It took seven and a half minutes. Seven and a half minutes to completely dismember Port Adelaide. Seven and half minutes to remind the footballing world that Collingwood’s passage to this year’s grand final is by no means assured. That’s what GWS do. That’s how quickly they can sink a season. They’ll smash you in the contest, run you ragged on the outside, and slice you open like a watermelon.
It doesn’t matter where they play. They’ve won on the road 11 times this year, in 11 different venues. They’ve won in Tasmania, in Canberra, in Ballarat – the lot. They’ve won in the extreme heat and in biting cold. They’ve won running over the top of teams and they’ve won defending sizeable leads.
New coach Adam Kingsley told the board they would be slow out of the blocks. He’s flogged his new players over summer. They were learning a new game plan, a very different one to Leon Cameron’s tenure. Three months into the season, they were a bottom-four team. Inexplicably, they’d lost to West Coast. They were denied victory against Carlton after an absurd umpire dissent call.

Collected data entries:
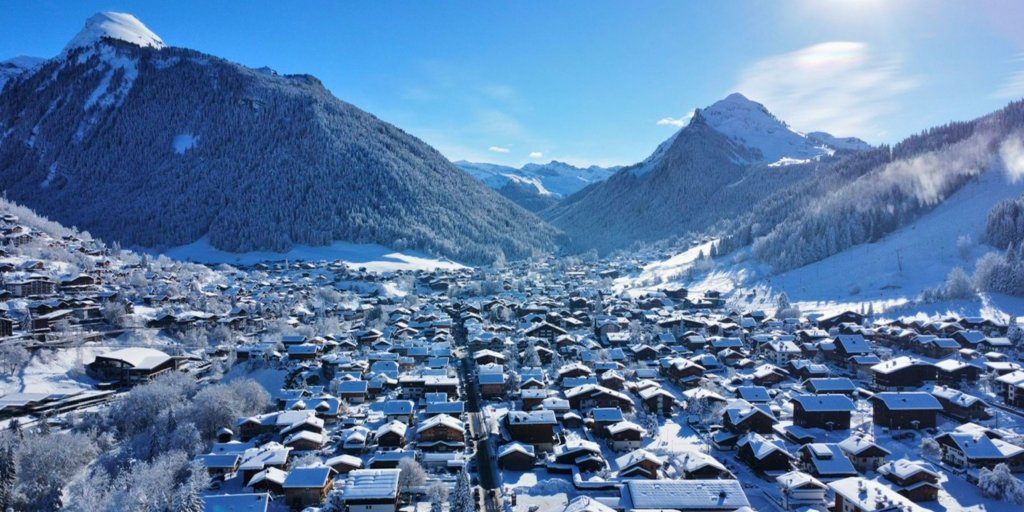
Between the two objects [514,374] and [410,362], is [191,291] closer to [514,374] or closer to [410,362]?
[410,362]

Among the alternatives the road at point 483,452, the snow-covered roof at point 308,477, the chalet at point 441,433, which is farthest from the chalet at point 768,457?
the snow-covered roof at point 308,477

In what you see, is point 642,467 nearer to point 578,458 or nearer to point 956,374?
point 578,458

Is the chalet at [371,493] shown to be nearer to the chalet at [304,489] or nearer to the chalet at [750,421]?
the chalet at [304,489]

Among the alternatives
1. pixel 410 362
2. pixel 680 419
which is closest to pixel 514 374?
pixel 410 362

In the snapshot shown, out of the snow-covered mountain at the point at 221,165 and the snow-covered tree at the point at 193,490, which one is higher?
the snow-covered mountain at the point at 221,165

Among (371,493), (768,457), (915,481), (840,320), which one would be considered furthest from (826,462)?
(840,320)

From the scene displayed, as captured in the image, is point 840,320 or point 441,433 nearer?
point 441,433
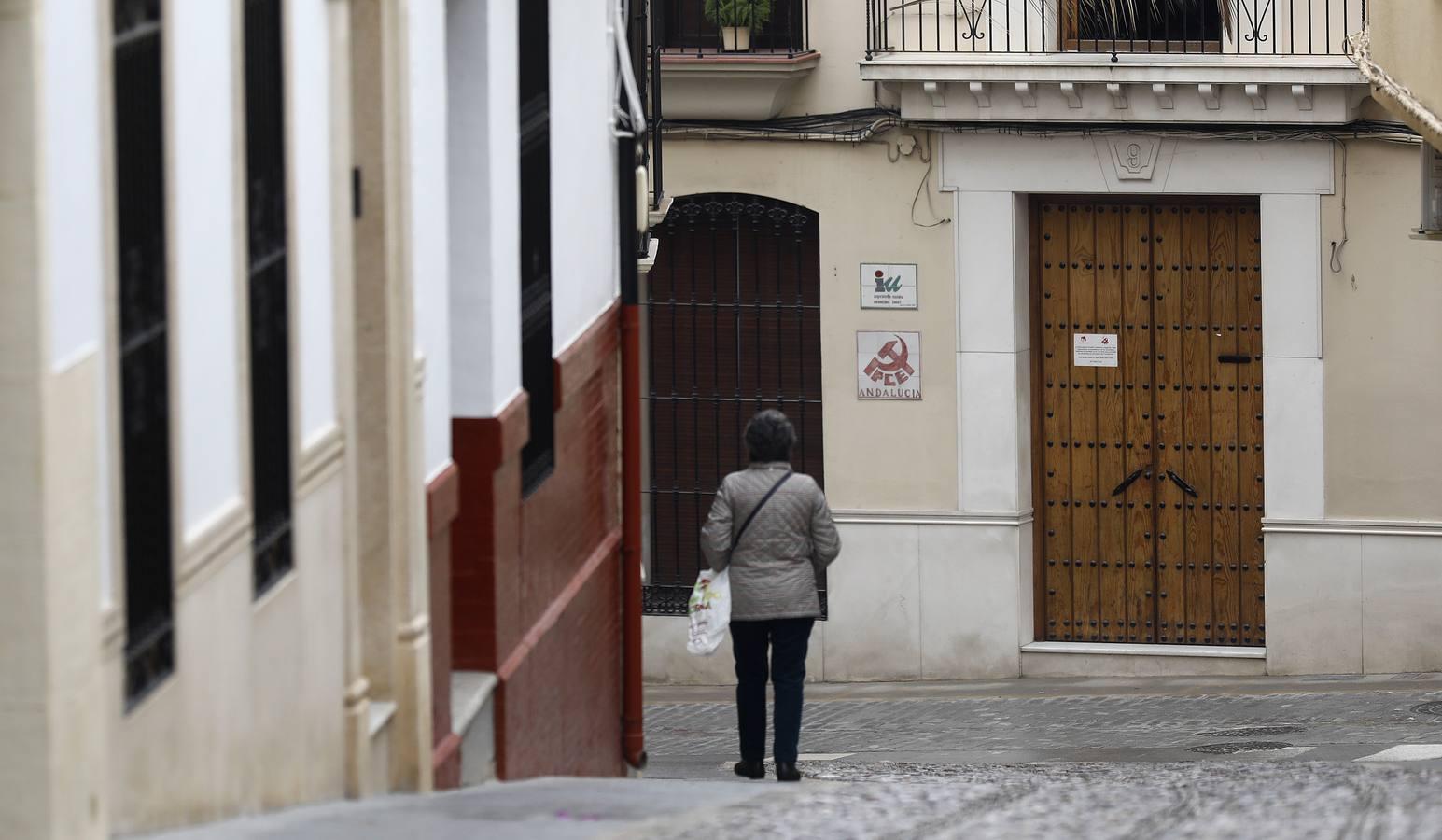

Problem statement
Summarize the passage about GWS in two sentences. Rely solely on the passage about GWS.

Response to this task
GWS took seven and a half minutes to dismember Port Adelaide, and this year they have won on the road 11 times at 11 different venues. New coach Adam Kingsley told the board they would be slow out of the blocks, and three months into the season they were a bottom-four team.